Tuesday, March 29, 2011

An Editorial

Dwight D. Eisenhower (R), 34th President

Left, Right And Time

By Andrew Sullivan 

 

I suffer, it seems, from an affliction that bedevils many. I now find myself largely opposed to most Republicans and in favor of a Democratic president as an even tempered pragmatist. But I have not reimagined myself as a leftist. Others have, of course, but I wince a little every time. Take the issue of taxes - and you see where the right-left paradigm is totally insufficient to the occasion.

Income tax rates are now lower than they were under Ronald Reagan and far lower than they were under Eisenhower. And yet it has become a [Conservative] non-negotiable that no taxes can be raised at all on anyone, let alone the beneficiaries of the last thirty years - and those who differ must be "leftists" - even when the US is facing debt of historic and dangerous proportions.

Someone advocating what Eisenhower was perfectly comfortable with would be regarded by the Republican right today as a communist. And yet, of course, Eisenhower was emphatically not a Communist, whatever the John Birch society believed. In retrospect, he might even be seen as the most successful small-c conservative of the 20th century. (This was indeed Paul Johnson's take in Modern Times.)

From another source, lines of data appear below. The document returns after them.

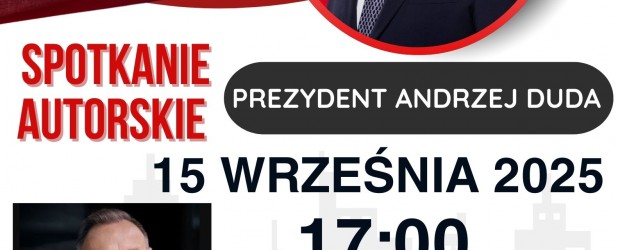 OPOCZNO | ZAPROSZENIE 15.09 – Spotkanie z prezydentem Andrzejem Dudą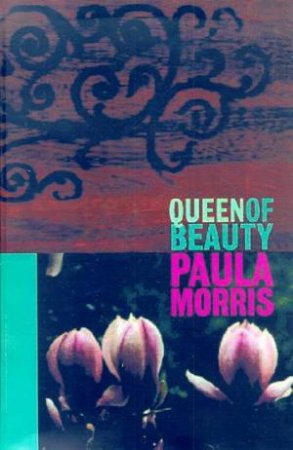 Queen Of Beauty by Paula Morris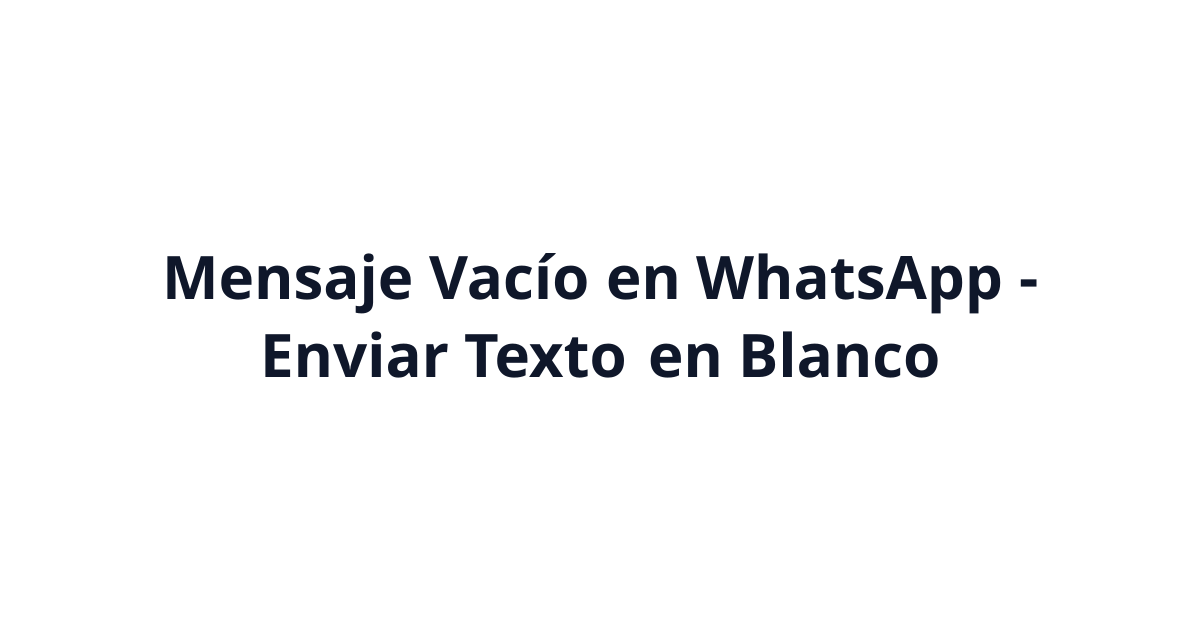 Mensaje Vacío en WhatsApp (ㅤ) - Enviar Texto en Blanco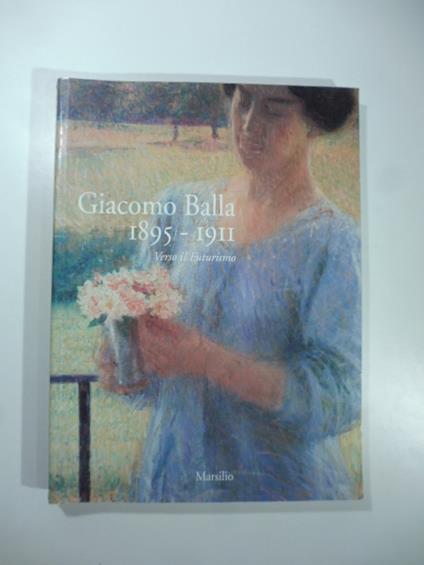 Giacomo Balla 1895-1911. Verso il Futurismo - copertina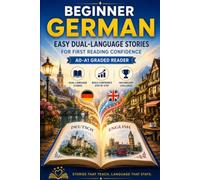 Easy Dual-Language Stories For First Reading Confidence: A0 → A1 German Graded Reader
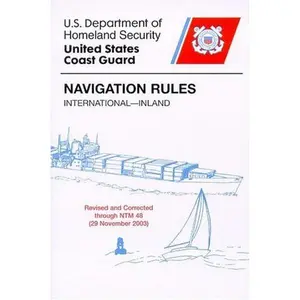 USED-Navigation Rules: International - Inland by U. S. Department of Homeland Security (Paperback)
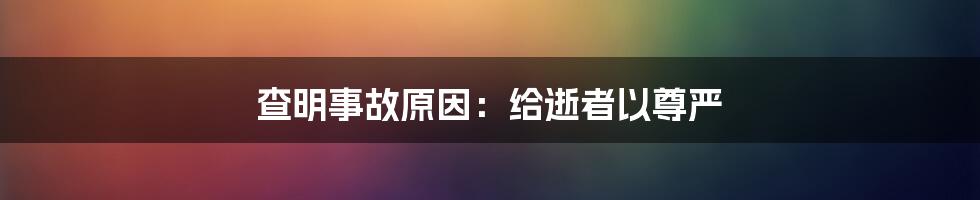 查明事故原因:给逝者以尊严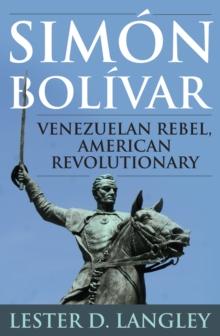 Simon Bolivar : Venezuelan Rebel, American Revolutionary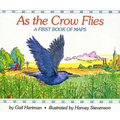 As the Crow Flies: A First Book of Maps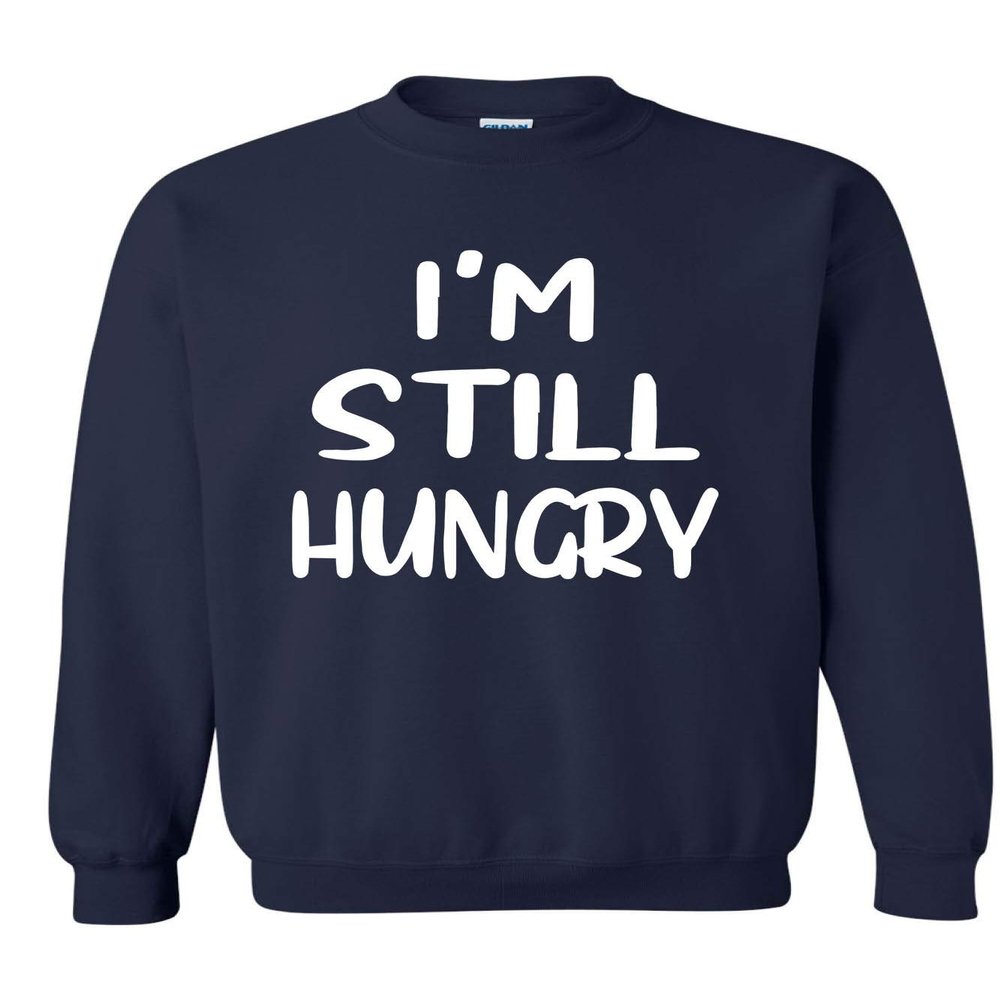 ALLNTRENDS Adult Sweatshirt I'm Still Hungry Funny Tops Humor Hunger Top (2XL, Navy Blue)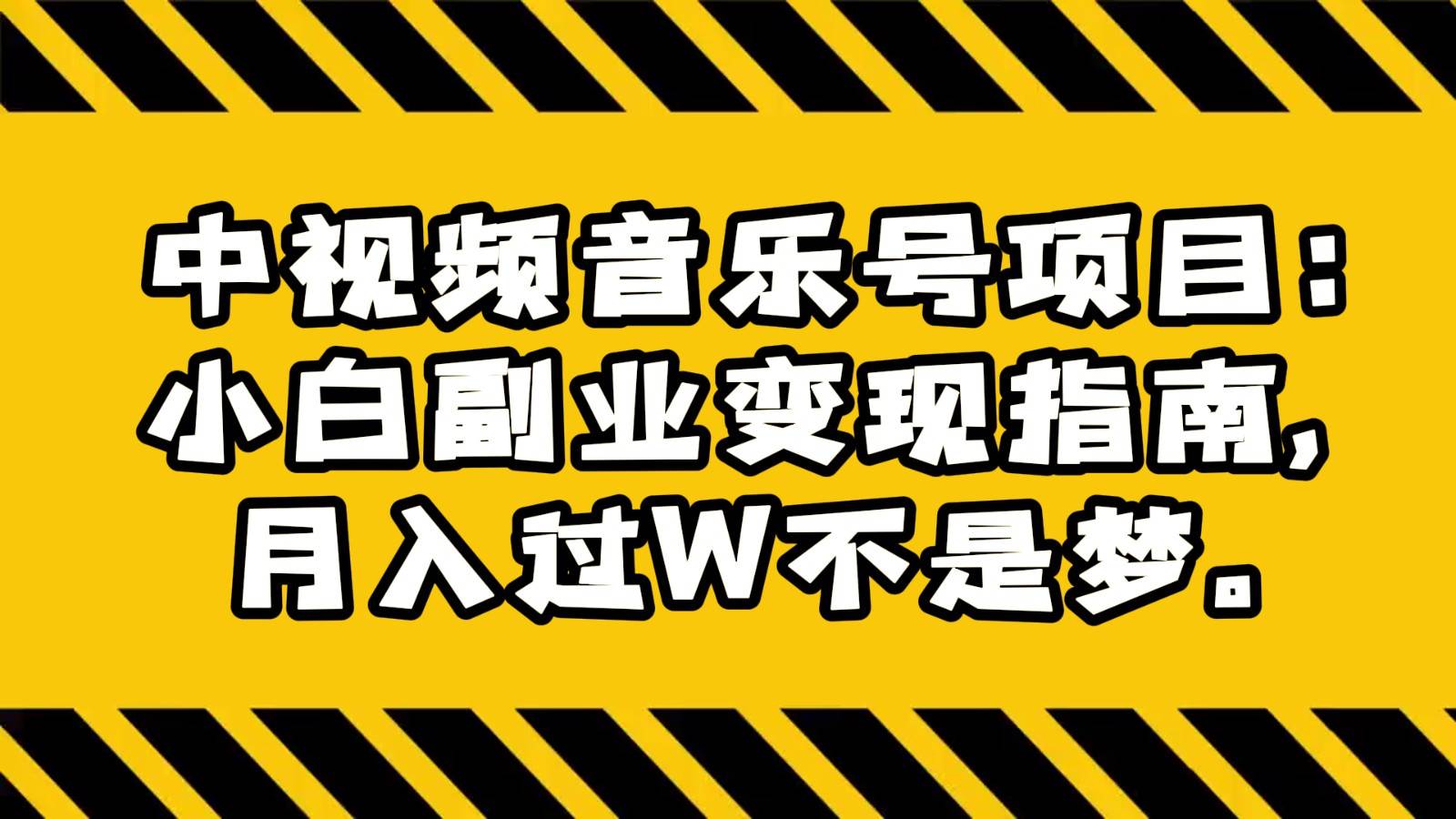 中视频音乐号项目：小白副业变现指南，月入过W不是梦。-1号库创业圈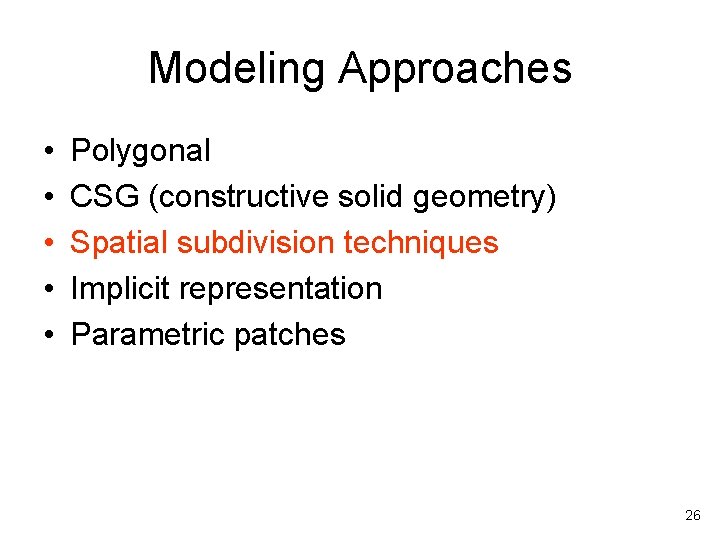 Modeling Approaches • • • Polygonal CSG (constructive solid geometry) Spatial subdivision techniques Implicit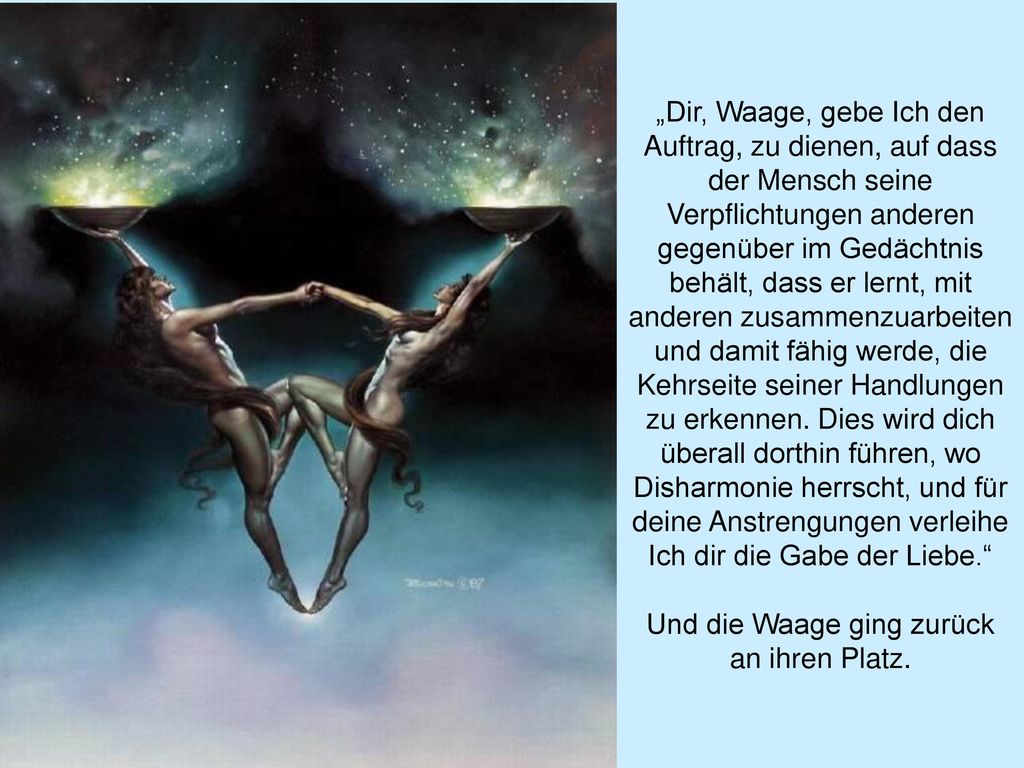 „Dir, Waage, gebe Ich den Auftrag, zu dienen, auf dass der Mensch seine Verpflichtungen anderen gegenüber im Gedächtnis behält, dass er lernt, mit anderen zusammenzuarbeiten und damit fähig werde, die Kehrseite seiner Handlungen zu erkennen.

Similarly, those who view Obama as some kind of radical have to come to terms with what Glenn Greenwald spells out here:
Since Obama was inaugurated, the Dow Jones has increased more than 50% -- from 8,000 to more than 12,000; the wealthiest recieved a massive tax cut; the top marginal tax rate was three times less than during the Eisenhower years and substantially lower than during the Reagan years; income and wealth inequality are so vast and rising that it is easily at Third World levels; meanwhile, "the share of U.S. taxes paid by corporations has fallen from 30 percent of federal revenue in the 1950s to 6.6 percent in 2009."
Conservatism cannot be defined as whatever is the most extreme right-wing narrative of the moment. Time matters. Conservatism needs to be flexible enough a governing philosophy to be able to correct for conservative ideology itself. When such an ideology threatens fiscal balance, a prudent foreign policy, and a thriving middle class, it has become the enemy of real conservatism, not its friend.